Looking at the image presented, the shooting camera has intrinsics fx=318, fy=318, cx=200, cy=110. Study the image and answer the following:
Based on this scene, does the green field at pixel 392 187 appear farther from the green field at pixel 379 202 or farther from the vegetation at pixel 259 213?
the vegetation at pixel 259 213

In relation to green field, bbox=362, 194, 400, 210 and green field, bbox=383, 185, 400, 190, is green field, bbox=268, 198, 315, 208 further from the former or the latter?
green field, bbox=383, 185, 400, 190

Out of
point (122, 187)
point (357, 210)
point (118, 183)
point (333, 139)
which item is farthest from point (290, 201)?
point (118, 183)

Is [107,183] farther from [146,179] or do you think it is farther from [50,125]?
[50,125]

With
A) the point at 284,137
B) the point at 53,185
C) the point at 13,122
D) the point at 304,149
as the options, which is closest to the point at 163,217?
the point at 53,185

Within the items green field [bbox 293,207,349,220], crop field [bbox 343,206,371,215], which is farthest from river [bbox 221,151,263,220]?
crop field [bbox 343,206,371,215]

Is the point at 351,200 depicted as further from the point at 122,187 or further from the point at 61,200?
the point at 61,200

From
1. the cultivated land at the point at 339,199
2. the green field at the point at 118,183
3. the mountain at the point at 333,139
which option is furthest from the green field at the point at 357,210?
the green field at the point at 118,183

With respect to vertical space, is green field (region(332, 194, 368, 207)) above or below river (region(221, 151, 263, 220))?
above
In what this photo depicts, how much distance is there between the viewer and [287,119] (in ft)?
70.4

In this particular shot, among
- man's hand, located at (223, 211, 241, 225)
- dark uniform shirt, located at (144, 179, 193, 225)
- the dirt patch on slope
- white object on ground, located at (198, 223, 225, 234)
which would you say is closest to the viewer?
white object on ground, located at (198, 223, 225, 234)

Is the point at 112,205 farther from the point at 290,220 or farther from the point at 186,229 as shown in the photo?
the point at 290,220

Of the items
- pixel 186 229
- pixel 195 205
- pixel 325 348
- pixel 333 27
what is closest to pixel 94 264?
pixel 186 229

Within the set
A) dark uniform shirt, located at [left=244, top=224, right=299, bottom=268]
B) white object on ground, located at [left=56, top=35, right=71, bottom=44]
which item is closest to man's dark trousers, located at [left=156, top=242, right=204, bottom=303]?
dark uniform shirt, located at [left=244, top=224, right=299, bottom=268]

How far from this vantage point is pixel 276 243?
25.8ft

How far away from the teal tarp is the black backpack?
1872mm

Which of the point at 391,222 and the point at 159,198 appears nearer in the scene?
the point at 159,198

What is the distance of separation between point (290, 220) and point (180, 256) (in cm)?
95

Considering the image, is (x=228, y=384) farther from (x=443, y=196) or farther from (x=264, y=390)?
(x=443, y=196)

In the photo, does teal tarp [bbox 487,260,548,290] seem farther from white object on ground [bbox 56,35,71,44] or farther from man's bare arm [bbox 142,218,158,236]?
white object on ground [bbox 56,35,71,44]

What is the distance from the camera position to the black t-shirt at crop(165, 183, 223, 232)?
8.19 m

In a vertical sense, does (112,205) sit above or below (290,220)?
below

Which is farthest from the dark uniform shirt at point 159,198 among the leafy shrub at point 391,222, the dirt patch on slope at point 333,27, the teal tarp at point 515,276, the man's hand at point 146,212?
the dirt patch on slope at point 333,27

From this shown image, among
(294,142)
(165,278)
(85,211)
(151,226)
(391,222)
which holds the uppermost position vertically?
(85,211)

---+---

_WHAT YOU HAVE TO DO_: Write out the data above again, switching "leafy shrub" to "low bush" everywhere it appears and keeping everything else unchanged.

_SOLUTION_:
Looking at the image presented, the shooting camera has intrinsics fx=318, fy=318, cx=200, cy=110. Study the image and answer the following:
Based on this scene, does the green field at pixel 392 187 appear farther from the green field at pixel 379 202 or farther from the vegetation at pixel 259 213?
the vegetation at pixel 259 213

In relation to green field, bbox=362, 194, 400, 210 and green field, bbox=383, 185, 400, 190, is green field, bbox=268, 198, 315, 208 further from the former or the latter?
green field, bbox=383, 185, 400, 190

Out of
point (122, 187)
point (357, 210)
point (118, 183)
point (333, 139)
which item is farthest from point (290, 201)?
point (118, 183)

Is [107,183] farther from [146,179] or do you think it is farther from [50,125]?
[50,125]

With
A) the point at 284,137
B) the point at 53,185
C) the point at 13,122
D) the point at 304,149
as the options, which is closest to the point at 163,217?
the point at 53,185

Within the items green field [bbox 293,207,349,220], crop field [bbox 343,206,371,215], which is farthest from river [bbox 221,151,263,220]?
crop field [bbox 343,206,371,215]

Is the point at 351,200 depicted as further from the point at 122,187 or further from the point at 61,200?
the point at 61,200

From
1. the cultivated land at the point at 339,199
2. the green field at the point at 118,183
3. the mountain at the point at 333,139
which option is furthest from the green field at the point at 357,210?
the green field at the point at 118,183

With respect to vertical space, is green field (region(332, 194, 368, 207)) above or below river (region(221, 151, 263, 220))?
above
In what this photo depicts, how much distance is there between the viewer and [287,119] (in ft)?
70.4

In this particular shot, among
- man's hand, located at (223, 211, 241, 225)
- dark uniform shirt, located at (144, 179, 193, 225)
- the dirt patch on slope
- white object on ground, located at (198, 223, 225, 234)
which would you say is closest to the viewer?
white object on ground, located at (198, 223, 225, 234)

Is the point at 112,205 farther from the point at 290,220 or farther from the point at 186,229 as shown in the photo?
the point at 290,220

Of the items
- pixel 186 229
- pixel 195 205
- pixel 325 348
- pixel 333 27
what is closest to pixel 94 264?
pixel 186 229

Within the set
A) dark uniform shirt, located at [left=244, top=224, right=299, bottom=268]
B) white object on ground, located at [left=56, top=35, right=71, bottom=44]
which item is closest to man's dark trousers, located at [left=156, top=242, right=204, bottom=303]?
dark uniform shirt, located at [left=244, top=224, right=299, bottom=268]

How far from this vantage point is pixel 276 243?
25.8ft

How far away from the teal tarp is the black backpack?
1872mm

Which of the point at 391,222 and the point at 159,198 appears nearer in the scene?
the point at 159,198

What is the distance of separation between point (290, 220) and point (180, 256) (in cm)?
95

Considering the image, is (x=228, y=384) farther from (x=443, y=196) or farther from (x=264, y=390)?
(x=443, y=196)

In the photo, does teal tarp [bbox 487,260,548,290] seem farther from white object on ground [bbox 56,35,71,44] or farther from man's bare arm [bbox 142,218,158,236]?
white object on ground [bbox 56,35,71,44]

What is the distance from the camera position to the black t-shirt at crop(165, 183, 223, 232)?
8.19 m

In a vertical sense, does (112,205) sit above or below (290,220)?
below

Which is farthest from the dark uniform shirt at point 159,198 among the low bush at point 391,222, the dirt patch on slope at point 333,27, the teal tarp at point 515,276, the man's hand at point 146,212?
the dirt patch on slope at point 333,27

From this shown image, among
(294,142)
(165,278)
(85,211)
(151,226)
(391,222)
which holds the uppermost position vertically?
(85,211)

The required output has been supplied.